C’est avec un plaisir contagieux que notre cicérone enfile ses habits de lecteur pour se glisser dans l’intimité de ses auteurs de chevet. Il se retrouve ainsi à Téhéran dans les années 1940 ou dans le Paris de l’entre-deux-guerres ; invité à la bonne franquette chez Apollinaire, embarqué sur le même navire que Joseph Conrad, en cours de gymnastique avec le jeune Mishima, autant de vignettes imaginaires qui éclairent une personnalité littéraire. Drôles, émouvants, surprenants, ces instantanés résonnent de dialogues fictifs savoureux qui témoignent d’une fréquentation assidue des écrivains mis en scène. Ainsi, on vagabonde d’anecdotes en pépites, l’occasion soi-même de retrouver un auteur aimé ou d’en découvrir d’autres avec émerveillement (comment ai-je pu ignorer l’existence de Felisberto Hernandez, l’un des plus grands auteurs sud-américains ?!). Christian Garcin retrouve dans cet exercice ses accents de conteur de génie, et emprunte à la peinture flamande ses procédés de mise en abyme et d’observation par l’entrebâillement d’une porte ou à travers un miroir, moments furtifs et magnifiquement suspendus où les écrivains apparaissent avec leur inévitable part de mystère.

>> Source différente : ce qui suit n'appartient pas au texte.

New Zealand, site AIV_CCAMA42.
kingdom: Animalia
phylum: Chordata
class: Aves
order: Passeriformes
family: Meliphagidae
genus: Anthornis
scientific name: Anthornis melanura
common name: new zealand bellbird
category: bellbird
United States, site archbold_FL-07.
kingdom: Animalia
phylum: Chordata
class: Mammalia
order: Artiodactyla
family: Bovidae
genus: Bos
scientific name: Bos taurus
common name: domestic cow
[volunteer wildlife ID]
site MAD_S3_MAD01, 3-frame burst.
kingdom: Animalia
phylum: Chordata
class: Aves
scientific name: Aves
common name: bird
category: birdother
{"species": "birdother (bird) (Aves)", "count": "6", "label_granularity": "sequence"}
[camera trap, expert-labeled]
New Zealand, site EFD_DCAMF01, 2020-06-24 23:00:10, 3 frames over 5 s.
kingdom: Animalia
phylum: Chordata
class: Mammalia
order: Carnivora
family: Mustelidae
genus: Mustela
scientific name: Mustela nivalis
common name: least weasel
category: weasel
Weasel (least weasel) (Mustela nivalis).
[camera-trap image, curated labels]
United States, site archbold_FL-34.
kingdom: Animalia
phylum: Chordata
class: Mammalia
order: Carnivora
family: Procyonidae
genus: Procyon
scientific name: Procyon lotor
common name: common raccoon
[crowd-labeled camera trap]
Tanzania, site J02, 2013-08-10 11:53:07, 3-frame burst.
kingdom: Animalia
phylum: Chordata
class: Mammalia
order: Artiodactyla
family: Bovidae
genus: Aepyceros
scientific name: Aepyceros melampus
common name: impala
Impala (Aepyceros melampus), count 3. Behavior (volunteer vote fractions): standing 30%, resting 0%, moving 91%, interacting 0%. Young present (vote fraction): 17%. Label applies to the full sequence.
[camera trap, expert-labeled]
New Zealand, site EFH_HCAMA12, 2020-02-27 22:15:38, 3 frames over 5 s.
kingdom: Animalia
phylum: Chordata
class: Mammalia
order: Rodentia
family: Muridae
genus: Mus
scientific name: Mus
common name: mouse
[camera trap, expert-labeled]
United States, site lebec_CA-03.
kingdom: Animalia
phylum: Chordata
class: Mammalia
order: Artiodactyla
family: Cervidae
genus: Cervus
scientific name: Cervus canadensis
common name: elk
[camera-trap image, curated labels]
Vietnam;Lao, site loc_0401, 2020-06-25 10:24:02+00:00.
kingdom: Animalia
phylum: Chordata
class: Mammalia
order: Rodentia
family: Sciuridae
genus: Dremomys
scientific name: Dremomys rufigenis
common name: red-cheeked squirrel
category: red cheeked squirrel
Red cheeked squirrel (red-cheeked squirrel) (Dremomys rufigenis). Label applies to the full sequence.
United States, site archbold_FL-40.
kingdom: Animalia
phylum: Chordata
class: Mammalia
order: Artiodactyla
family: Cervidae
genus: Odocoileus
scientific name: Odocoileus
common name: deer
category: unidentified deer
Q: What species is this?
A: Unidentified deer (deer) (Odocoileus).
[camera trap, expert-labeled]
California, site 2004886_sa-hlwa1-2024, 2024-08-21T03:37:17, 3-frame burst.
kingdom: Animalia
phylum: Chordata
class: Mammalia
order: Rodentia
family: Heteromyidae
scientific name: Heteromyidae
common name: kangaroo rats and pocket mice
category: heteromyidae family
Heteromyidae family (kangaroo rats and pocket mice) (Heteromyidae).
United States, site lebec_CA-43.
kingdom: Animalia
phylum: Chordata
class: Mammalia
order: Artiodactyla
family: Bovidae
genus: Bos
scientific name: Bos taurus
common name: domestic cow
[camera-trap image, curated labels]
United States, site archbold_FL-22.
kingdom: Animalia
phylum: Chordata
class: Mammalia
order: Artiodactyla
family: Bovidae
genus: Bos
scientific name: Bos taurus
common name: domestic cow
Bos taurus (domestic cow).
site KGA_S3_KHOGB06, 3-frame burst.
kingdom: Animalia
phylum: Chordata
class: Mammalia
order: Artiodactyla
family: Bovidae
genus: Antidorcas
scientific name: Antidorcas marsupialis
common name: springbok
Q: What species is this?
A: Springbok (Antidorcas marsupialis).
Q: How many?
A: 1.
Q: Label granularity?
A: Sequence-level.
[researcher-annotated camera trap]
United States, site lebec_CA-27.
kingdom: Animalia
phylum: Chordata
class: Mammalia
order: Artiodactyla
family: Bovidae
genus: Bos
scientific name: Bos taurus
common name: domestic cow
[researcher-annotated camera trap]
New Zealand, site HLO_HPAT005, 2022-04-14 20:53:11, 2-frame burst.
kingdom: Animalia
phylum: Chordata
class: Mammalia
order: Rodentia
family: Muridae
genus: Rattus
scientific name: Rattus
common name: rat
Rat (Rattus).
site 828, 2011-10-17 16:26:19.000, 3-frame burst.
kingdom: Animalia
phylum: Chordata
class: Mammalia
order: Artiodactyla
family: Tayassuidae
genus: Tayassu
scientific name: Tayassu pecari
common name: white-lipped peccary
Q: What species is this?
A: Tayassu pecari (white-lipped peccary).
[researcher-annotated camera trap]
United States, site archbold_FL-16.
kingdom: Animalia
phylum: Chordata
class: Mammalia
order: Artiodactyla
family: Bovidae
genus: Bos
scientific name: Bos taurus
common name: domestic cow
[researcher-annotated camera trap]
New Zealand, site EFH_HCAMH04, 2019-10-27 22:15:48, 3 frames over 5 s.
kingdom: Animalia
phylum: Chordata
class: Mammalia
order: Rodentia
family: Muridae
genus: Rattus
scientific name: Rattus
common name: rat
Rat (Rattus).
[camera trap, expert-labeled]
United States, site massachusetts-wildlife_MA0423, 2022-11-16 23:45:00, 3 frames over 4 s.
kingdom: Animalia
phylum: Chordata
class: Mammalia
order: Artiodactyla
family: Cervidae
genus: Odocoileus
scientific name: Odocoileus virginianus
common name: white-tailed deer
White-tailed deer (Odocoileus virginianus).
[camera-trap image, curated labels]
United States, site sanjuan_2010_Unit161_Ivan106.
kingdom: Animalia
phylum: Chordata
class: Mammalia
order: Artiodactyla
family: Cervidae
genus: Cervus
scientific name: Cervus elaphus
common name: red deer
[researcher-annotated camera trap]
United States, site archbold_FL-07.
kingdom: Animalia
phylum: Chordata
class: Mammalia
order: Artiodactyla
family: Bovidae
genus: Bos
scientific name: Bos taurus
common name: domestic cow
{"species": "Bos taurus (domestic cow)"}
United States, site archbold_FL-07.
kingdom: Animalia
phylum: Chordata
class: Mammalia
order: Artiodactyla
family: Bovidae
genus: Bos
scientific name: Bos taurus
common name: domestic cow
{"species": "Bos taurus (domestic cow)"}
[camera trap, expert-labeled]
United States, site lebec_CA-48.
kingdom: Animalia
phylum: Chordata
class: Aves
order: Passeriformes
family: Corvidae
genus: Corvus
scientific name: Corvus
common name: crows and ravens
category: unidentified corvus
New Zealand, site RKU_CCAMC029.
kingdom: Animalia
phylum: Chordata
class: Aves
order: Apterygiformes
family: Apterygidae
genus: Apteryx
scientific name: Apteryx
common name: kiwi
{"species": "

« Entrer dans des maisons inconnues », c’est ce que nous faisons tous quand nous ouvrons un livre. On peut s’y sentir à l’aise et en partir à regret, ou vouloir s’enfuir tout de suite en claquant la porte. Christian Garcin, lui, nous accueille dans sa bibliothèque pour nous faire partager la connivence et l’admiration qu’il ressent envers ses pairs, sans grandiloquence aucune mais avec une générosité et un naturel réjouissants.